By Patrick W Kavanagh available at most retailers:

Finding Your Own Way: Personal Meditations for Mastery and Self-knowledge.

Bringing up the Next Generation of Witches

August, 2018

Is it just me or did July fly by?

July was a month of learning with Little Bear. We spent time at the zoo, started making our favorite foods from scratch, and spent time in the Full Moon.

Little Bear shows signs of intolerance to food coloring and preservatives, so I am working on eating a more natural diet with the family. This has been tough because Little Bear loves colorful foods…think popsicles! I’ve also learned that Little Bear will eat almost anything if I let him help make it. This made me so happy! Kitchen Witch Learning Time!

First, we always start by adding lemon essential oil to the kitchen diffuser. It gives the kitchen a clean and fresh scent. It puts us in the mindset of starting fresh.

We always stir clockwise (deosil) to bring positive (or happiness as Little Bear calls it) to the dish and every one that eats it.

PROMPT
Pick up the August 2018 post on raising the next generation of witches right after its final sentence and keep writing it in the same voice. None of the data after this text is needed.

INPUT DATA

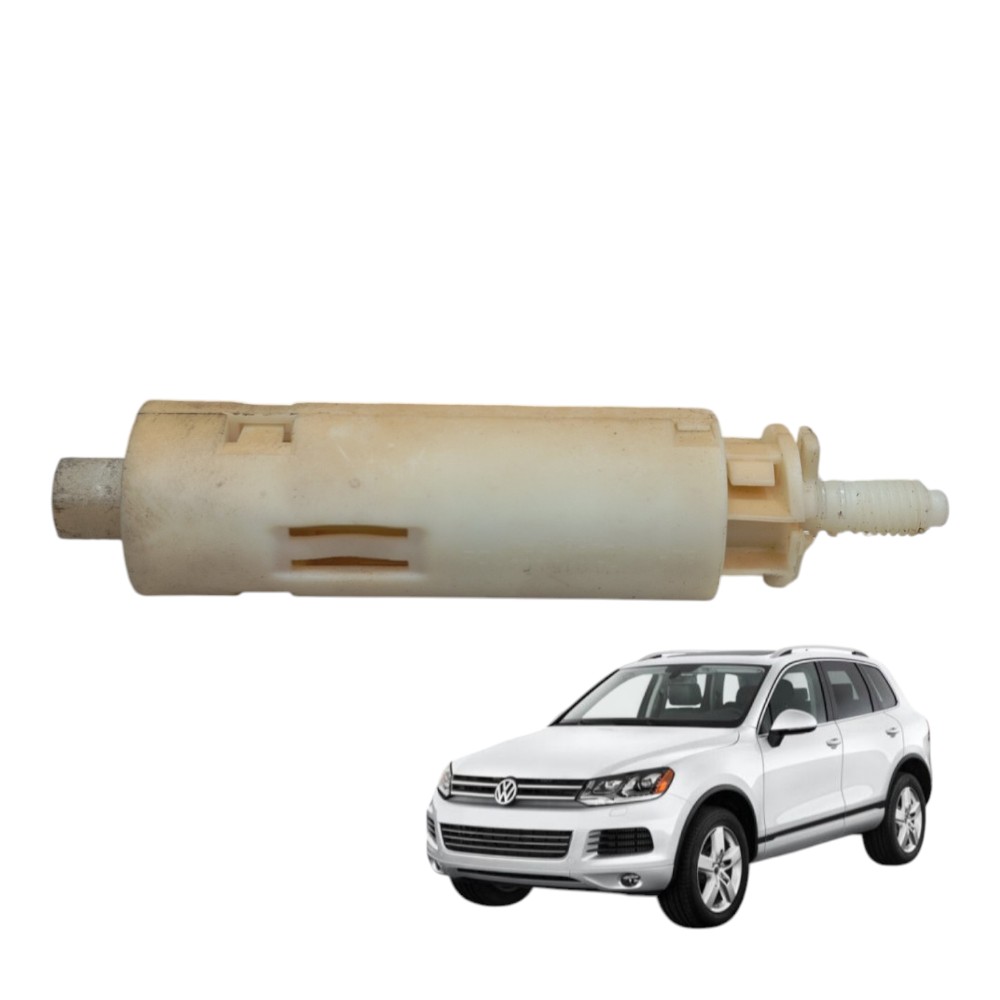 Grampo Fixação Lanterna Traseira Direita Vw Touareg 4.2 2013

WRITTEN RESPONSE
I made it a point to discuss the food that we use in every dish. I wanted him to be aware of how each ingredient grows, how it helps our bodies, and what the properties are. Some of Little Bear’s favorite foods are green peppers (high in vitamin C), black olives (bring good luck) and apples (promotes love).

In July, we made pizza twice from scratch and a batch of pickled eggs. Little Bear was amazed that we could create pizza at home. We also made a batch of breadsticks that he claimed were better than Little Caesar’s! While making the pickled eggs, it was fun to see his eyes grow large as he watched the white eggs change to purplish/pink. We decided that the pickled eggs had a bit too much vinegar for us and plan on trying a different recipe in August.

The zoo is always a tough place for me. On one hand, I hate that all these beautiful creatures are locked up but on the other, I am so grateful that the zoo can help these animals rise back from extinction. Little Bear pulls me from exhibit to exhibit, chattering about each animal. We discuss the animal’s markings, homes, and food they eat. As always there is a teaching moment to be found here. Totem/spirit animals have always held a special place in my heart. I love to teach about the strengths each animal has. At every animal exhibit, I would ask Little Bear what he thought made this animal strong. Some of the answers crack me up.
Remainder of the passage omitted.